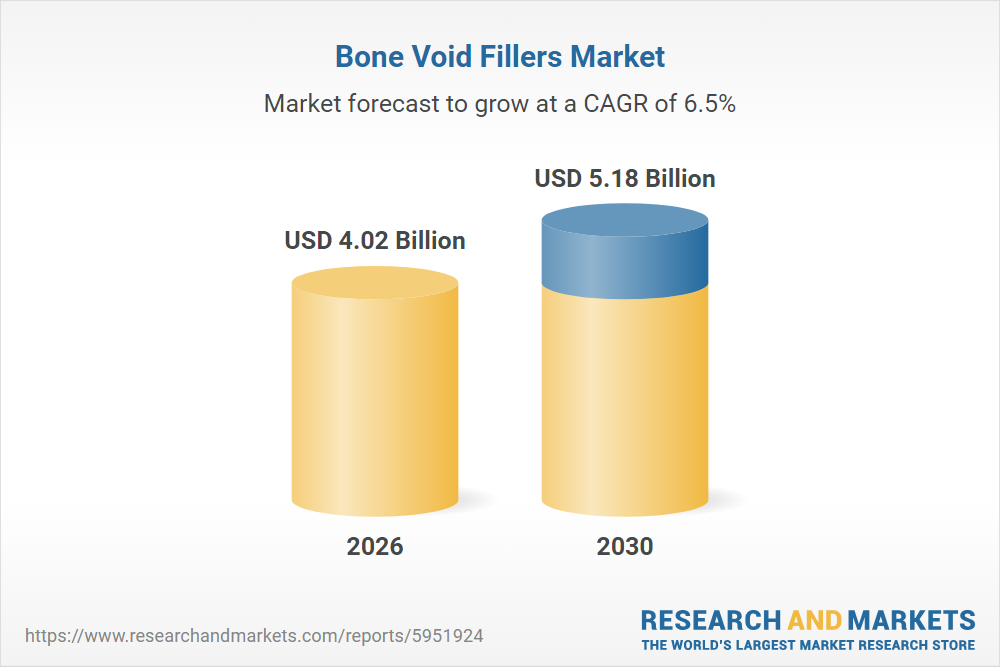 Bone Void Fillers Market

Market forecast to grow at a CAGR of 6.5%

USD 4.02 Billion

USD 5.18 Billion

2026

2030

https://www.researchandmarkets.com/reports/5951924

RESEARCH AND MARKETS
THE WORLD'S LARGEST MARKET RESEARCH STORE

::::::

### [EXERCISE DESCRIPTION]
Return each entry exactly as it appears above, but exclude the pictures.

### [RESPONSE TO THIS EXERCISE]
 Bone Void Fillers Market

Market forecast to grow at a CAGR of 6.5%

USD 4.02 Billion

USD 5.18 Billion

2026

2030

https://www.researchandmarkets.com/reports/5951924

RESEARCH AND MARKETS
THE WORLD'S LARGEST MARKET RESEARCH STORE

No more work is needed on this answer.